The Singer's Formant (SF) is a concentration of acoustic energy between 2 and 4 kHz, produced when a trained singer clusters their third, fourth, and fifth vocal formants. It allows the voice to cut through an orchestra without amplification. This analyzer measures the ratio of SF energy (2–10 kHz) to chest energy (100–800 Hz) in real time, giving a precise dB readout of how much resonance the voice carries relative to its fundamental strength.

How to use this analyzer

Click Start Microphone and sing a sustained note. The Harmonics Meter shows SF / Chest in dB — values near 0 dB indicate balanced tone; negative values indicate warm, chest-dominant voice; positive values indicate a bright, forward sound with strong Singer's Formant. The session box plot accumulates readings over time, giving a statistical picture of your typical resonance balance across a full vocal session.

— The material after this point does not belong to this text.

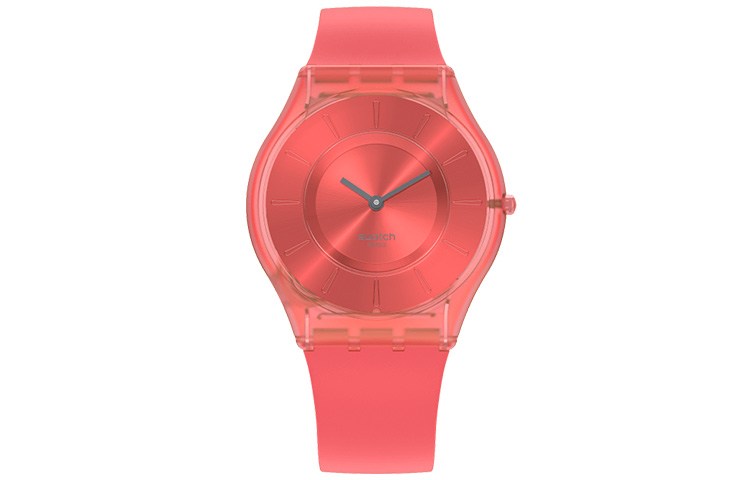 

SWATCH Часы Unisex Pink Watch SS08R100, Coral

Real-time pitch and vibrato detection

The analyzer uses a Harmonic Product Spectrum algorithm to detect the fundamental frequency of your voice from 80 Hz to 1500 Hz — covering bass through soprano range. Detected pitch is shown as a note name with octave (e.g., A4 = 440 Hz), a live tuner bar for intonation feedback, and a scrolling pitch history graph showing the last ten seconds of intonation. Vibrato rate (Hz) and depth (cents) are measured automatically when the voice sustains a pitch with sufficient oscillation.

Frequency bands explained

The Chest zone (100–800 Hz) covers the fundamental frequency and the first two formants (F1/F2), which determine vowel quality and the basic fullness of the voice. The Singer's Formant zone (2–10 kHz) captures the upper formant cluster (F3–F5) responsible for vocal brilliance and projection. The Floor (dB) setting acts as a noise gate — frequency bins below the threshold are excluded from both band calculations to prevent room noise from skewing the ratio.